La Dédée posa la main sur le couvercle rouge. Le bocal qu’ils convoitaient allait s’ouvrir. Vite ! Cette célibataire convaincue, une grande maigre, était une copine de leur grand-mère. Depuis toute petite, l’Oda achetait son pain ici. De toute façon, c’était la boulangerie la plus proche. Elle était si à main avec la Dédée qu’elle n’hésitait pas, lorsque le magasin était fermé, à toquer à la porte du couloir.
- Et ça lui fait quel âge au Dabo ? (demanda la Dédée au lieu de dévisser ce vinrats de couvercle).

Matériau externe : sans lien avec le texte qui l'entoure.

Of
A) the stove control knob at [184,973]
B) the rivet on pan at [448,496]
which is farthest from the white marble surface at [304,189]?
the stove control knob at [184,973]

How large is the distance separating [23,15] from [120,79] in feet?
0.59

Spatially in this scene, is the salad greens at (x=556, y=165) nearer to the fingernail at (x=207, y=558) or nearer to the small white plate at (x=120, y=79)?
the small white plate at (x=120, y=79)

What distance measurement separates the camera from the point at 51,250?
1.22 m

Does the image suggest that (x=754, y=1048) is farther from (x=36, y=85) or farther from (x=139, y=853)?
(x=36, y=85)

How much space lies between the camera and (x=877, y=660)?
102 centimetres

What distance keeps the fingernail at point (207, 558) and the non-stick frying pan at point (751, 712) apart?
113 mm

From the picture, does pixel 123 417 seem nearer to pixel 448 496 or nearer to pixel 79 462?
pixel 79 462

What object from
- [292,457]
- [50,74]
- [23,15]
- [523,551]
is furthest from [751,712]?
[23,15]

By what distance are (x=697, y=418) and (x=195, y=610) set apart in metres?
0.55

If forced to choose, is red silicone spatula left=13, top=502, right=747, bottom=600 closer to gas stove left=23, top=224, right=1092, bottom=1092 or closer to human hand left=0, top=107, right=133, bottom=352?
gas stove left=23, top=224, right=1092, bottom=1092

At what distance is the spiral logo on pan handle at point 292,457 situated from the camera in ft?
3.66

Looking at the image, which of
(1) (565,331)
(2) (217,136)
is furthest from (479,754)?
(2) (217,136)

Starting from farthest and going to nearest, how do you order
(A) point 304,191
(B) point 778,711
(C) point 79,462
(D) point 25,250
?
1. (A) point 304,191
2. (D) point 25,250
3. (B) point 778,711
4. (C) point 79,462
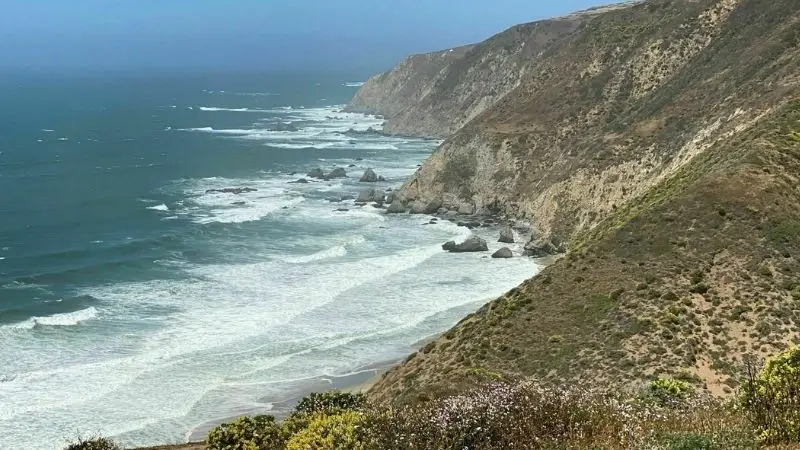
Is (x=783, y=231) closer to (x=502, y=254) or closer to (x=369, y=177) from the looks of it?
(x=502, y=254)

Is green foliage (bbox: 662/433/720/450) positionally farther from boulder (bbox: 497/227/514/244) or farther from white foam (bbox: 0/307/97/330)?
boulder (bbox: 497/227/514/244)

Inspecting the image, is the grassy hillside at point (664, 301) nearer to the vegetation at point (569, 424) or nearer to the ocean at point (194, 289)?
the vegetation at point (569, 424)

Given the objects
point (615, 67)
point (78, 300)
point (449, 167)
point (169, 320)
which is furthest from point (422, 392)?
point (615, 67)

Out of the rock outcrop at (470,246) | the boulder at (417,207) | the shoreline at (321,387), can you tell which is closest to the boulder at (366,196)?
the boulder at (417,207)

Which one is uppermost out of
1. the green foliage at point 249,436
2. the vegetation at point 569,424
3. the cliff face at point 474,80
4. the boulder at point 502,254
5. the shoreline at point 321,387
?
the cliff face at point 474,80

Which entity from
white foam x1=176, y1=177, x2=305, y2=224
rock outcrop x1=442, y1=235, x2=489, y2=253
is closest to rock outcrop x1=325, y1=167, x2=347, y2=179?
white foam x1=176, y1=177, x2=305, y2=224

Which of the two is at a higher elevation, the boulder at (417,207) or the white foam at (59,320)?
the boulder at (417,207)

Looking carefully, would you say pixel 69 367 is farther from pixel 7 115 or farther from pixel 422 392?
pixel 7 115
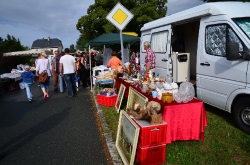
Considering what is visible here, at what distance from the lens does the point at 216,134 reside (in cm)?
397

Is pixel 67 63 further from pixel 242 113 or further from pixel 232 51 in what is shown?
pixel 242 113

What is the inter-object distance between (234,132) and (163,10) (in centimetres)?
2570

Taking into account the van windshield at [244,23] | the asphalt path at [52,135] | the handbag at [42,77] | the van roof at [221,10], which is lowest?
the asphalt path at [52,135]

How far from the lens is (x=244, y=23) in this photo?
13.0ft

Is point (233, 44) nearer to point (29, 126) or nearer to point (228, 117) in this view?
point (228, 117)

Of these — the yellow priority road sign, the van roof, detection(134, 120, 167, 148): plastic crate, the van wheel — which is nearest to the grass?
the van wheel

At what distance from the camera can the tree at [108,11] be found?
929 inches

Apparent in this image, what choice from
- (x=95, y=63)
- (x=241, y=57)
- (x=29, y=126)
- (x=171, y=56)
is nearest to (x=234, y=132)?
(x=241, y=57)

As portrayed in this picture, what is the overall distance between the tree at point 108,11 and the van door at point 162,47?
16.5 metres

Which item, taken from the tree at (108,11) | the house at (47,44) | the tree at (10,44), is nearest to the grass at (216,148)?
the tree at (108,11)

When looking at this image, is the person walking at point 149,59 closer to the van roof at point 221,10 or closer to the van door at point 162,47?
the van door at point 162,47

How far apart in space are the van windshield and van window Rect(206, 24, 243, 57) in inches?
6.7

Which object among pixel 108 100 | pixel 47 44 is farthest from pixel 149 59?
pixel 47 44

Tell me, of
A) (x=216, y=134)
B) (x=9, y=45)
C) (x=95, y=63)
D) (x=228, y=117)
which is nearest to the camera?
(x=216, y=134)
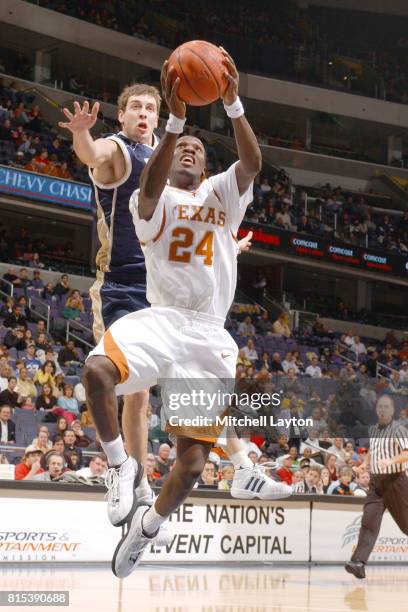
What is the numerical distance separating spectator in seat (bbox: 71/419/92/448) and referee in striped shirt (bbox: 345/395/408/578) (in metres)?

- Deux ans et demi. Et la Mikète en a eu cinq au début de l’année.
- Cinq ans ! T’es une grande maint’nant.
- J’en ai encore trouvé (fit l’Oda en sortant la boîte de son filet. La Dédée délaissa le couvercle du bocal pour ouvrir celui de la boîte. Une bonne odeur supplanta celle du pain. La Dédée déplia le papier, lâcha un « Pouah ») C’est çui que je t’ai acheté hier.
- Dommage qu’la pêche soit fermée. C’est ton Milou qu’aurait été content… Et pourtant leur Munstère est succulent.
- Ça, il est bon. Même très bon. Mais, y’a des asticots.
- Oui, les asticots (déplora la Dédée) Le représentant m’a dit que j’devrais acheter une vitrine réfrigérée. C’est cher. Et la tante Agathe, coment qu’c’est ?
- Elle a du mal à marcher. 87 ans. Quand même, c’est beau. Tu m’donneras un paquet de pâtes et un Melfor pour elle.
- Ah ! Faudrait pas devenir vieux (Comme d’habitude, l’Oda obtint un Munster en remplacement) On dira ce qu’on voudra, des Munstères qu’viennent pas d’la cave, sont pas des Munstères. Nème ! (Enfin, la Dédée ouvrit son satané bocal) Un réglisse, les Mioches ?
- Oui, Dédée. Merci, Dédée.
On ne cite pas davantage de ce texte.